**INSTRUCTIONS TO FOLLOW:**
Please edit the rows from the first one up to and including the line with "Wrapping results in", changing "Coordinate frame" to "Reference grid" and nothing else. Leave out the pictures when you give those lines back.

[Start GIVEN ENTRIES]

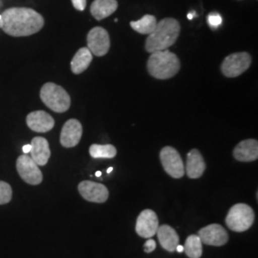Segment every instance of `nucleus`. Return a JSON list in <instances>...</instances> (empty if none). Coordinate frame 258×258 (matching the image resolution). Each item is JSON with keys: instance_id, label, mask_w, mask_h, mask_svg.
Wrapping results in <instances>:
<instances>
[{"instance_id": "f257e3e1", "label": "nucleus", "mask_w": 258, "mask_h": 258, "mask_svg": "<svg viewBox=\"0 0 258 258\" xmlns=\"http://www.w3.org/2000/svg\"><path fill=\"white\" fill-rule=\"evenodd\" d=\"M43 26L42 16L30 8H10L1 15L0 28L12 37H28L39 32Z\"/></svg>"}, {"instance_id": "f03ea898", "label": "nucleus", "mask_w": 258, "mask_h": 258, "mask_svg": "<svg viewBox=\"0 0 258 258\" xmlns=\"http://www.w3.org/2000/svg\"><path fill=\"white\" fill-rule=\"evenodd\" d=\"M180 23L171 18L162 19L157 23L156 27L148 35L146 41V51L154 53L167 50L172 46L180 35Z\"/></svg>"}, {"instance_id": "7ed1b4c3", "label": "nucleus", "mask_w": 258, "mask_h": 258, "mask_svg": "<svg viewBox=\"0 0 258 258\" xmlns=\"http://www.w3.org/2000/svg\"><path fill=\"white\" fill-rule=\"evenodd\" d=\"M180 67L178 56L168 50L154 52L148 58V73L158 80H168L174 77Z\"/></svg>"}, {"instance_id": "20e7f679", "label": "nucleus", "mask_w": 258, "mask_h": 258, "mask_svg": "<svg viewBox=\"0 0 258 258\" xmlns=\"http://www.w3.org/2000/svg\"><path fill=\"white\" fill-rule=\"evenodd\" d=\"M40 99L48 108L56 113H63L71 105V99L64 88L54 83H47L40 90Z\"/></svg>"}, {"instance_id": "39448f33", "label": "nucleus", "mask_w": 258, "mask_h": 258, "mask_svg": "<svg viewBox=\"0 0 258 258\" xmlns=\"http://www.w3.org/2000/svg\"><path fill=\"white\" fill-rule=\"evenodd\" d=\"M254 212L247 204H236L231 207L226 217V225L235 232L248 231L254 223Z\"/></svg>"}, {"instance_id": "423d86ee", "label": "nucleus", "mask_w": 258, "mask_h": 258, "mask_svg": "<svg viewBox=\"0 0 258 258\" xmlns=\"http://www.w3.org/2000/svg\"><path fill=\"white\" fill-rule=\"evenodd\" d=\"M251 56L249 53L241 52L228 55L221 65L222 73L228 78H236L249 69Z\"/></svg>"}, {"instance_id": "0eeeda50", "label": "nucleus", "mask_w": 258, "mask_h": 258, "mask_svg": "<svg viewBox=\"0 0 258 258\" xmlns=\"http://www.w3.org/2000/svg\"><path fill=\"white\" fill-rule=\"evenodd\" d=\"M160 160L168 175L175 179L184 175V162L175 148L172 147L163 148L160 152Z\"/></svg>"}, {"instance_id": "6e6552de", "label": "nucleus", "mask_w": 258, "mask_h": 258, "mask_svg": "<svg viewBox=\"0 0 258 258\" xmlns=\"http://www.w3.org/2000/svg\"><path fill=\"white\" fill-rule=\"evenodd\" d=\"M17 169L21 179L27 184H39L43 176L35 161L28 155H21L17 160Z\"/></svg>"}, {"instance_id": "1a4fd4ad", "label": "nucleus", "mask_w": 258, "mask_h": 258, "mask_svg": "<svg viewBox=\"0 0 258 258\" xmlns=\"http://www.w3.org/2000/svg\"><path fill=\"white\" fill-rule=\"evenodd\" d=\"M87 45L90 52L97 56L106 55L110 48L108 32L102 27H94L87 35Z\"/></svg>"}, {"instance_id": "9d476101", "label": "nucleus", "mask_w": 258, "mask_h": 258, "mask_svg": "<svg viewBox=\"0 0 258 258\" xmlns=\"http://www.w3.org/2000/svg\"><path fill=\"white\" fill-rule=\"evenodd\" d=\"M79 192L88 202L102 204L106 202L109 192L104 184L92 181H83L78 186Z\"/></svg>"}, {"instance_id": "9b49d317", "label": "nucleus", "mask_w": 258, "mask_h": 258, "mask_svg": "<svg viewBox=\"0 0 258 258\" xmlns=\"http://www.w3.org/2000/svg\"><path fill=\"white\" fill-rule=\"evenodd\" d=\"M198 236L203 244L220 247L228 243L229 234L219 224H212L198 231Z\"/></svg>"}, {"instance_id": "f8f14e48", "label": "nucleus", "mask_w": 258, "mask_h": 258, "mask_svg": "<svg viewBox=\"0 0 258 258\" xmlns=\"http://www.w3.org/2000/svg\"><path fill=\"white\" fill-rule=\"evenodd\" d=\"M159 220L156 213L151 210H145L140 213L136 222V232L143 238H151L156 234Z\"/></svg>"}, {"instance_id": "ddd939ff", "label": "nucleus", "mask_w": 258, "mask_h": 258, "mask_svg": "<svg viewBox=\"0 0 258 258\" xmlns=\"http://www.w3.org/2000/svg\"><path fill=\"white\" fill-rule=\"evenodd\" d=\"M82 135V123L78 120L70 119L65 122L63 127L61 129L60 144L63 148H74L80 143Z\"/></svg>"}, {"instance_id": "4468645a", "label": "nucleus", "mask_w": 258, "mask_h": 258, "mask_svg": "<svg viewBox=\"0 0 258 258\" xmlns=\"http://www.w3.org/2000/svg\"><path fill=\"white\" fill-rule=\"evenodd\" d=\"M28 127L39 133H45L53 129L55 120L53 117L45 111L38 110L31 112L26 118Z\"/></svg>"}, {"instance_id": "2eb2a0df", "label": "nucleus", "mask_w": 258, "mask_h": 258, "mask_svg": "<svg viewBox=\"0 0 258 258\" xmlns=\"http://www.w3.org/2000/svg\"><path fill=\"white\" fill-rule=\"evenodd\" d=\"M233 157L239 162H253L258 158V142L248 139L240 142L233 149Z\"/></svg>"}, {"instance_id": "dca6fc26", "label": "nucleus", "mask_w": 258, "mask_h": 258, "mask_svg": "<svg viewBox=\"0 0 258 258\" xmlns=\"http://www.w3.org/2000/svg\"><path fill=\"white\" fill-rule=\"evenodd\" d=\"M31 147V158L35 161L37 166H45L51 156L49 143L46 139L35 137L32 140Z\"/></svg>"}, {"instance_id": "f3484780", "label": "nucleus", "mask_w": 258, "mask_h": 258, "mask_svg": "<svg viewBox=\"0 0 258 258\" xmlns=\"http://www.w3.org/2000/svg\"><path fill=\"white\" fill-rule=\"evenodd\" d=\"M206 170V163L198 149H191L186 158L185 172L190 179H198Z\"/></svg>"}, {"instance_id": "a211bd4d", "label": "nucleus", "mask_w": 258, "mask_h": 258, "mask_svg": "<svg viewBox=\"0 0 258 258\" xmlns=\"http://www.w3.org/2000/svg\"><path fill=\"white\" fill-rule=\"evenodd\" d=\"M159 242L163 249L167 251H175L176 247L179 245V236L177 231L168 225H163L158 228L156 232Z\"/></svg>"}, {"instance_id": "6ab92c4d", "label": "nucleus", "mask_w": 258, "mask_h": 258, "mask_svg": "<svg viewBox=\"0 0 258 258\" xmlns=\"http://www.w3.org/2000/svg\"><path fill=\"white\" fill-rule=\"evenodd\" d=\"M117 9V0H95L91 5L90 12L97 20H102L114 14Z\"/></svg>"}, {"instance_id": "aec40b11", "label": "nucleus", "mask_w": 258, "mask_h": 258, "mask_svg": "<svg viewBox=\"0 0 258 258\" xmlns=\"http://www.w3.org/2000/svg\"><path fill=\"white\" fill-rule=\"evenodd\" d=\"M93 55L90 50L86 47L81 48L74 55L71 61V70L76 75L82 74L91 63Z\"/></svg>"}, {"instance_id": "412c9836", "label": "nucleus", "mask_w": 258, "mask_h": 258, "mask_svg": "<svg viewBox=\"0 0 258 258\" xmlns=\"http://www.w3.org/2000/svg\"><path fill=\"white\" fill-rule=\"evenodd\" d=\"M157 25V19L154 16L146 15L137 21H131L130 26L133 30L142 35H149L153 32Z\"/></svg>"}, {"instance_id": "4be33fe9", "label": "nucleus", "mask_w": 258, "mask_h": 258, "mask_svg": "<svg viewBox=\"0 0 258 258\" xmlns=\"http://www.w3.org/2000/svg\"><path fill=\"white\" fill-rule=\"evenodd\" d=\"M184 251L189 258H200L203 254V243L198 235H189L184 243Z\"/></svg>"}, {"instance_id": "5701e85b", "label": "nucleus", "mask_w": 258, "mask_h": 258, "mask_svg": "<svg viewBox=\"0 0 258 258\" xmlns=\"http://www.w3.org/2000/svg\"><path fill=\"white\" fill-rule=\"evenodd\" d=\"M89 153L94 159H112L117 155V149L112 145H96L89 148Z\"/></svg>"}, {"instance_id": "b1692460", "label": "nucleus", "mask_w": 258, "mask_h": 258, "mask_svg": "<svg viewBox=\"0 0 258 258\" xmlns=\"http://www.w3.org/2000/svg\"><path fill=\"white\" fill-rule=\"evenodd\" d=\"M13 190L8 183L0 181V205L9 203L12 200Z\"/></svg>"}, {"instance_id": "393cba45", "label": "nucleus", "mask_w": 258, "mask_h": 258, "mask_svg": "<svg viewBox=\"0 0 258 258\" xmlns=\"http://www.w3.org/2000/svg\"><path fill=\"white\" fill-rule=\"evenodd\" d=\"M208 23L211 27L217 28L221 25L222 18L218 13H212L208 16Z\"/></svg>"}, {"instance_id": "a878e982", "label": "nucleus", "mask_w": 258, "mask_h": 258, "mask_svg": "<svg viewBox=\"0 0 258 258\" xmlns=\"http://www.w3.org/2000/svg\"><path fill=\"white\" fill-rule=\"evenodd\" d=\"M156 247L157 245L155 240L151 239V238H149V239L145 243V245H144L145 251H146L147 253H150V252L154 251L155 249H156Z\"/></svg>"}, {"instance_id": "bb28decb", "label": "nucleus", "mask_w": 258, "mask_h": 258, "mask_svg": "<svg viewBox=\"0 0 258 258\" xmlns=\"http://www.w3.org/2000/svg\"><path fill=\"white\" fill-rule=\"evenodd\" d=\"M72 3L78 11H83L86 7V0H72Z\"/></svg>"}, {"instance_id": "cd10ccee", "label": "nucleus", "mask_w": 258, "mask_h": 258, "mask_svg": "<svg viewBox=\"0 0 258 258\" xmlns=\"http://www.w3.org/2000/svg\"><path fill=\"white\" fill-rule=\"evenodd\" d=\"M31 145H25L23 148H22V151H23V153L24 154H28V153H30V151H31Z\"/></svg>"}, {"instance_id": "c85d7f7f", "label": "nucleus", "mask_w": 258, "mask_h": 258, "mask_svg": "<svg viewBox=\"0 0 258 258\" xmlns=\"http://www.w3.org/2000/svg\"><path fill=\"white\" fill-rule=\"evenodd\" d=\"M175 250H177L178 252H183L184 251V246H181V245H178L177 247H176Z\"/></svg>"}, {"instance_id": "c756f323", "label": "nucleus", "mask_w": 258, "mask_h": 258, "mask_svg": "<svg viewBox=\"0 0 258 258\" xmlns=\"http://www.w3.org/2000/svg\"><path fill=\"white\" fill-rule=\"evenodd\" d=\"M194 16H195V13H191V14H188V15H187V19L190 20V19H194Z\"/></svg>"}, {"instance_id": "7c9ffc66", "label": "nucleus", "mask_w": 258, "mask_h": 258, "mask_svg": "<svg viewBox=\"0 0 258 258\" xmlns=\"http://www.w3.org/2000/svg\"><path fill=\"white\" fill-rule=\"evenodd\" d=\"M96 176H97V177H101V176H102V172H101V171H97V172H96Z\"/></svg>"}, {"instance_id": "2f4dec72", "label": "nucleus", "mask_w": 258, "mask_h": 258, "mask_svg": "<svg viewBox=\"0 0 258 258\" xmlns=\"http://www.w3.org/2000/svg\"><path fill=\"white\" fill-rule=\"evenodd\" d=\"M112 170H113V167H112V166H111V167H109V168H108V169H107V173H108V174H109V173H111V172H112Z\"/></svg>"}, {"instance_id": "473e14b6", "label": "nucleus", "mask_w": 258, "mask_h": 258, "mask_svg": "<svg viewBox=\"0 0 258 258\" xmlns=\"http://www.w3.org/2000/svg\"><path fill=\"white\" fill-rule=\"evenodd\" d=\"M0 21H1V15H0Z\"/></svg>"}]
</instances>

[End GIVEN ENTRIES]

**EXERCISE RESPONSE:**
Segment every instance of `nucleus`. Return a JSON list in <instances>...</instances> (empty if none). Reference grid 258×258 (matching the image resolution). Each item is JSON with keys: instance_id, label, mask_w, mask_h, mask_svg.
Wrapping results in <instances>:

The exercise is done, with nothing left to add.